Let $E$ be a commutative monoid (written multiplicatively) and $S$ a submonoid of $E$. Define on $E\times S$ an equivalence relation by $(a,s)\sim(b,t):\Leftrightarrow$ "$\exists u\in S$ such that $atu=bsu$". Denote the set $(E\times S)/\sim$ by $\overline{E}$ and the class of $(a,s)$ by $a/s$. For any $a\in E$, let $\epsilon(a)=a/e$.

So far so good. The Bourbaki exercise is actually more general (replacing commutativity by weaker assumptions), but, even in this special case, I can't do the next step:

Show that there exists on $\overline{E}$ one and only one monoid structure such that $\epsilon$ is a monoid homomorphism and such that, for all $s\in S$, $\epsilon(s)$ is invertible.

My problem is with the "only one" part.

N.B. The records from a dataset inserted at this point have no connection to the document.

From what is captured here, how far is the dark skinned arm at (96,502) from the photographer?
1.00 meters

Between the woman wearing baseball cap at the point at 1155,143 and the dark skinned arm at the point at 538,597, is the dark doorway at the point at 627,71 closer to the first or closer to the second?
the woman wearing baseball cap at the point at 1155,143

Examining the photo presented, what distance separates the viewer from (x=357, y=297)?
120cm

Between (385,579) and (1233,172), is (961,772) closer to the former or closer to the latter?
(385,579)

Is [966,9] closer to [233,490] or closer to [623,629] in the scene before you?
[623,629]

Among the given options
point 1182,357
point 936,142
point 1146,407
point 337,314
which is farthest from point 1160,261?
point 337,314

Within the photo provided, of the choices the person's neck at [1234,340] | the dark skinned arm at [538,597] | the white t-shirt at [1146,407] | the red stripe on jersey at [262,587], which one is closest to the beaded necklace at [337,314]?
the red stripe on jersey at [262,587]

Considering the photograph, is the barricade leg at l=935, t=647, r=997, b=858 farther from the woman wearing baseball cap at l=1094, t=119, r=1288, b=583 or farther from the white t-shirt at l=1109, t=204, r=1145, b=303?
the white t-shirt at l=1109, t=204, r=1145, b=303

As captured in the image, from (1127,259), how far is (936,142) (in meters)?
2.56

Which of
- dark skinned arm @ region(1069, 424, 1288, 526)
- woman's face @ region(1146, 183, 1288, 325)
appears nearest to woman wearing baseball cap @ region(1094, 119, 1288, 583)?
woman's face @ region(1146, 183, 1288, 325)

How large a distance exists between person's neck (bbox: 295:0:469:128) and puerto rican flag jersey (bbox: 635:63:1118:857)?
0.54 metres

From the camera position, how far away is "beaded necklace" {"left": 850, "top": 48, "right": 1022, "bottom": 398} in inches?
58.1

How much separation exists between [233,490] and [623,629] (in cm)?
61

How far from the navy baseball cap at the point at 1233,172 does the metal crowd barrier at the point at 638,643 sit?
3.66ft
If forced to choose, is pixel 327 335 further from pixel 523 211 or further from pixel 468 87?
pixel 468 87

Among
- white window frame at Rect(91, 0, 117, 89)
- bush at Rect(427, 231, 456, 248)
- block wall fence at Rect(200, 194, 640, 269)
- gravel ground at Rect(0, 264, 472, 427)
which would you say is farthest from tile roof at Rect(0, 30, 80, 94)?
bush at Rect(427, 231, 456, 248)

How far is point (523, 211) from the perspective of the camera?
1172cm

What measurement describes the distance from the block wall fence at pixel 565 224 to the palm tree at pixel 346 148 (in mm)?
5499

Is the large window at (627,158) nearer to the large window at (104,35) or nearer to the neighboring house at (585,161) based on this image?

Given a monoid structure $\otimes$ on $\overline{E}$ with those properties, I see no reason why $(a/s)\otimes(b/t)=(ab)/(st)$ or even $(s/e)\otimes(e/s)=e/e$. I couldn't find a counterexample in the case $E=\mathbb{N}$, nor did the search give me any intuition on why the assertion should be true.

This commutative case is treated in the text of Bourbaki's Algebra, but there no mention is made of "only one".

I'm glad for anything that gets me started.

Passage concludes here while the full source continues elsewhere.